Дыма, по-видимому, чувствовал себя так, как человек, который вышел на базар, забывши надеть штаны… Он как-то все отворачивал лицо, закрывал рот рукою и говорил каким-то виноватым и слащавым голосом:
— Да, вот, как меня, видишь… Зашел с проклятым ирландцем в цирюльню, чтобы меня немного остригли. Поверь совести, Матвей, я хотел чуть-чуть… А вышло вот что. Посадили меня в кресло. Кресло, знаешь, такое хорошее, а только как сел в него — и кончено. Ноги сейчас схватило чем-то и кинуло кверху, голову отвалило назад: ей-богу, как баран на бойне… Вижу, делает немец не так, как надо, а двинуться не могу. Посмотрел потом на себя в зеркало, — не я, да и только. «Что ты, говорю, собачий сын, над человеком сделал?» А они оба довольны, хлопают меня по плечу: «Уэл, уэл, вери уэл!»[1]
Дыма тихонько полез под одеяло, стараясь улечься на краю постели. Однако когда в комнате погасили огонь и последний из американцев улегся, он сначала все еще лицемерно вздохнул, потом поправился на своем месте и, наконец, сказал:
— Ну, а все-таки, признайся, Матвей… Все-таки этак человек как-то больше похож на американца.
— А зачем тебе непременно походить на американца? — сказал Матвей холодно…
— И знаешь, — живо продолжал Дыма, не слушая,— когда я, вдобавок, выменял у еврея на базаре эту одежду… с небольшой, правда, придачей… то уже на улице подошел ко мне какой-то господин и заговорил по-английски…

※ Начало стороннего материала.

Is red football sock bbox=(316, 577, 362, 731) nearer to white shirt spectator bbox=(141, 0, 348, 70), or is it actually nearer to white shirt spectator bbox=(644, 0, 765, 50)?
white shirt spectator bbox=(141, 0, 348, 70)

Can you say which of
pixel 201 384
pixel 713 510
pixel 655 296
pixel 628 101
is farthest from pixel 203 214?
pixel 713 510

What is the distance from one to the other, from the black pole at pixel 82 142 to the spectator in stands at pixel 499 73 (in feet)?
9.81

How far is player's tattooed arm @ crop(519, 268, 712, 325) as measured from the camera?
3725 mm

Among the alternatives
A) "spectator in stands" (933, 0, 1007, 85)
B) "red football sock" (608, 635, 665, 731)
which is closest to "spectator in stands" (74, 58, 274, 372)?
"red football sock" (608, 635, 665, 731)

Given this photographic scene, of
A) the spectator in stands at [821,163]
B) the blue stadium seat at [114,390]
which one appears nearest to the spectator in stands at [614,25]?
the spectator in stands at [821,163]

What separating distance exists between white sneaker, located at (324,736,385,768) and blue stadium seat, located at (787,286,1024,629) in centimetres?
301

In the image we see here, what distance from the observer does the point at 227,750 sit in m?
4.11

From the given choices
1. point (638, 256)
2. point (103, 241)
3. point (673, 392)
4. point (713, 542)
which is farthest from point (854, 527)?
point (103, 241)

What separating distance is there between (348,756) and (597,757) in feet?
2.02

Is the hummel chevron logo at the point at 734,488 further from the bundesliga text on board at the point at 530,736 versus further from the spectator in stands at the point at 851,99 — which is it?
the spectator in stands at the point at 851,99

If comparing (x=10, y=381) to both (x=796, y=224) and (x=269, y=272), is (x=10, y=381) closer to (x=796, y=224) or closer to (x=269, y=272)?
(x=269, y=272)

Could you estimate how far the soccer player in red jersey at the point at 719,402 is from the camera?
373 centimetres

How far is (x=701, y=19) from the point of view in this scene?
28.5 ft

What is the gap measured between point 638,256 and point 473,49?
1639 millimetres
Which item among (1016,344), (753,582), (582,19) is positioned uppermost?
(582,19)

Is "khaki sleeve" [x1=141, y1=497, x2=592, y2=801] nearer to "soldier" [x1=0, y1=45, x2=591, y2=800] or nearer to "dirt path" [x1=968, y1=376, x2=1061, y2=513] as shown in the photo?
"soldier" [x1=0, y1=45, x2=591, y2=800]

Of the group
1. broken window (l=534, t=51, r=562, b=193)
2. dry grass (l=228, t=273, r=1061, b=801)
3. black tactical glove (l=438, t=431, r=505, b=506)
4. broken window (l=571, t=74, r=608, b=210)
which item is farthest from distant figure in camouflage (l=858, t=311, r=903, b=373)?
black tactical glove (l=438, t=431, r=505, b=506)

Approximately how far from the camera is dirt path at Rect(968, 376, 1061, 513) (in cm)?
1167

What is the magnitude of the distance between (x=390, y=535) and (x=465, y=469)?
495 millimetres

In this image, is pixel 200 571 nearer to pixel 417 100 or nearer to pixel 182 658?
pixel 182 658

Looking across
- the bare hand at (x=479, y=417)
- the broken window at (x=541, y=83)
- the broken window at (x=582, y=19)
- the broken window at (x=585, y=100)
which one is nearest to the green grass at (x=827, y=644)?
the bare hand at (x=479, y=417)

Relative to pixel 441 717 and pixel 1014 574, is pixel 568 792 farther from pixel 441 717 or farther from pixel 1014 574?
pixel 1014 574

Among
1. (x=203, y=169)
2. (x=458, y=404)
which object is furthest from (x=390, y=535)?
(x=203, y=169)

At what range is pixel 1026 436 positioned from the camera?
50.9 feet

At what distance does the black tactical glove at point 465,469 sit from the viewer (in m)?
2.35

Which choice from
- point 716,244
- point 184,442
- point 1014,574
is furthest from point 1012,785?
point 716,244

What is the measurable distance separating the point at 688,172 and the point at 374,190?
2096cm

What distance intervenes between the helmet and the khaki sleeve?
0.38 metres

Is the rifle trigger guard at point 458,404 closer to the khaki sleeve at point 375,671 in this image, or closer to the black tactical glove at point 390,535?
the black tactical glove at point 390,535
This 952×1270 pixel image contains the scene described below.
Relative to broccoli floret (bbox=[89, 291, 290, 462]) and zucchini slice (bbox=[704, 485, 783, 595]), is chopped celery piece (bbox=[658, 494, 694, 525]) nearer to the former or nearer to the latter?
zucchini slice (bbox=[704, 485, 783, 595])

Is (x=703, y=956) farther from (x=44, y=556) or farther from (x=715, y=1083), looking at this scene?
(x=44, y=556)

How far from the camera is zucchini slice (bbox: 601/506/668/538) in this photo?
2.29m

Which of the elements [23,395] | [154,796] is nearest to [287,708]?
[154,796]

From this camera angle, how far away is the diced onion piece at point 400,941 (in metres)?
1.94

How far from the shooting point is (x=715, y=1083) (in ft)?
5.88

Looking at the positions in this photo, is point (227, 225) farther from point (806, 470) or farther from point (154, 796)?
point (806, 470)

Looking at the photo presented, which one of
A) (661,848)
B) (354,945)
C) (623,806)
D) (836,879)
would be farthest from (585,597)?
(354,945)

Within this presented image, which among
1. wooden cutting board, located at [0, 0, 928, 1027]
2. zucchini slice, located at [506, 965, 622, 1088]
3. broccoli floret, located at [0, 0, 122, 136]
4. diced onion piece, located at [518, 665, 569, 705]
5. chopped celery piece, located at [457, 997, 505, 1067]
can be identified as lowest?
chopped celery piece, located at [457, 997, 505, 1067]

— Ах, Иван, Иван, — сказал Матвей с такой горечью, что Дыму что-то как бы укололо и он заворочался на месте. — Правду, видно, говорит этот Берко: ты уже скоро забудешь и свою веру…
— Иные люди, — заворчал Дыма, отворачиваясь, — так упрямы, как лозищанский вол… Им лучше, чтобы в них кидали на улице корками…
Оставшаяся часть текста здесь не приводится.